• [THE PROBLEM] Please transcribe, word for word, the passage of the Hartman article below that begins with the words containing "New lawsuits emerge" and ends with "the fatal accident.".

In August 2020, Lockhart police officials filed the case as criminally negligent homicide, but Hartman was no-billed by a Caldwell County grand jury in November 2020. The case was reportedly presented by the Bastrop County District Attorney as an accident caused by distracted driving.
Additionally, SMPD and the City of San Marcos failed to conduct an internal investigation into Hartman while the criminal investigation was taking place, allowing him to return to his job in the department after six months of paid leave.
Watts said that she is relieved Hartman will remain fired from SMPD but is still concerned he will keep his peace officer’s badge and be able to work as an officer in another community.
“I’m frustrated San Marcos officials did not investigate, nor discipline, Hartman for the open-container negligent crash he caused that killed Jen, and it’s astonishing that, instead, his failure to file paperwork in a timely manner was the cause of his dismissal,” Watts said in a statement.
The Hartman Reforms
Watts, alongside Mano Amiga, has released several reforms they would like to see on the new San Marcos Police officer employment contract. Local activists threaten to use a ballot initiative to repeal the contract if the “Hartman Reforms” are not adopted.
“I believe there still must be a legitimate investigation into the City’s role in repeatedly lying to me and covering for Hartman’s wrongdoing. It is incumbent upon the City to learn from the Hartman fiasco by implementing the Hartman Reforms in their current police-contract negotiations, five common-sense policy changes that will go a long way to building trust with the community and ensuring greater accountability,” Watts said in a statement.
New lawsuits emerge
Hartman is facing an additional lawsuit from a man named Al Levya, who was reportedly unarmed with his arms in the air when Hartman tazed him, just two months after returning to work following the fatal accident.
As a result, Hartman was suspended without pay but chose to forfeit 40 hours of accrued leave instead of serving the one-week suspension. One of the five “Hartman Reforms” is to “End Vacation Forfeiture as a Substitute to Suspension.”
“As you approached, the suspect had his hands visible and raised, yet you still use a conducted energy device against him. You used force that was unnecessary and unreasonable, and you failed to provide notice to the suspect that you were going to use such force,” Chief Standridge said in a document notifying Hartman of the unpaid suspension.
Levya received a Class B “Interference with Public Duties” misdemeanor due to the altercation with Hartman. The Hays County District Attorney dismissed the charge after Levya filed a federal civil rights lawsuit against the City of San Marcos and Hartman.
Levya’s lawsuit claims that Hartman violated his constitutional right to be free from “random acts of police brutality.” Additionally, it states that Chief Standridge’s failure to supervise Hartman created an environment where the former sergeant believed it was acceptable to mute his body cam footage and taze Levya.
“The fact that the Hays County DA’s Office dismissed the charges immediately upon reviewing the body cam footage helps prove both of Al’s claims,” Leyva’s attorney, Rebecca Webber, said in a statement to the media.

• [EXTRACTED RECORDS]
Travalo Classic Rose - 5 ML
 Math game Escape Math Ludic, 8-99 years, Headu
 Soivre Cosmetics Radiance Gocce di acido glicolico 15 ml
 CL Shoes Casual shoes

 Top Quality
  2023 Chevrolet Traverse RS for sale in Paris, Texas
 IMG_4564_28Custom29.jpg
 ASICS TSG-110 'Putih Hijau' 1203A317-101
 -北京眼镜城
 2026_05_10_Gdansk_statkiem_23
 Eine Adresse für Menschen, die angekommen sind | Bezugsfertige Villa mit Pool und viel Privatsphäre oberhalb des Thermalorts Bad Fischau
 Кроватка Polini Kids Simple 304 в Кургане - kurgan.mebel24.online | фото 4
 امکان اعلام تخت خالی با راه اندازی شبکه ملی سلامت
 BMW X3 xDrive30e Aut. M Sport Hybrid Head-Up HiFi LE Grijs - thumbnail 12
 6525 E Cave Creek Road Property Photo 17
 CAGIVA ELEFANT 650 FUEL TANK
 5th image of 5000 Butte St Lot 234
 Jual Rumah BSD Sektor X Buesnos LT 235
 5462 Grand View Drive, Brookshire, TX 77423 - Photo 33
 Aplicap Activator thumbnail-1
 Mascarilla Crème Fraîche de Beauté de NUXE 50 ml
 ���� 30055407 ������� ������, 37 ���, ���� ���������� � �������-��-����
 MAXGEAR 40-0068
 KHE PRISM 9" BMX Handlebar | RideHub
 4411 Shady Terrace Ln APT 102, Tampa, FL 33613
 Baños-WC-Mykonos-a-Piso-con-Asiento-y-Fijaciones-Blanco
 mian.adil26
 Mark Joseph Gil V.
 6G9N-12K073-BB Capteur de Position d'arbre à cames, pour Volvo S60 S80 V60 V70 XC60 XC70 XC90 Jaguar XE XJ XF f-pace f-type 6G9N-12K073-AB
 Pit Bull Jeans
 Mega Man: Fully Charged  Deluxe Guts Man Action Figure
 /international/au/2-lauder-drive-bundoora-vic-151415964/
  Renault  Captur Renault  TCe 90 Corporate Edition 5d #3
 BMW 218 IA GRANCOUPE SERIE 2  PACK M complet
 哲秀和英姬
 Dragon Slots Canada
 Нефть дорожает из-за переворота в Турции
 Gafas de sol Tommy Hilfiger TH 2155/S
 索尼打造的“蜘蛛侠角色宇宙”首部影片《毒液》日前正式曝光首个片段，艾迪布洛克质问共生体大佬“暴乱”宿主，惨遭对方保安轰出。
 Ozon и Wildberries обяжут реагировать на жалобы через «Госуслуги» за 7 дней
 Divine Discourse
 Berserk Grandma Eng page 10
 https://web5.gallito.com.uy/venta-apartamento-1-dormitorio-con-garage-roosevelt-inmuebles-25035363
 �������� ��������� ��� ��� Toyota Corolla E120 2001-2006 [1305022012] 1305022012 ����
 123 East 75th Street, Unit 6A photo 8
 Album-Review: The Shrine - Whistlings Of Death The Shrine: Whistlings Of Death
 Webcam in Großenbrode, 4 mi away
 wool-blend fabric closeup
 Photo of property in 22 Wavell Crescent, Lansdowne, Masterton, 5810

• [EXERCISE SOLUTION]
New lawsuits emerge
Hartman is facing an additional lawsuit from a man named Al Levya, who was reportedly unarmed with his arms in the air when Hartman tazed him, just two months after returning to work following the fatal accident.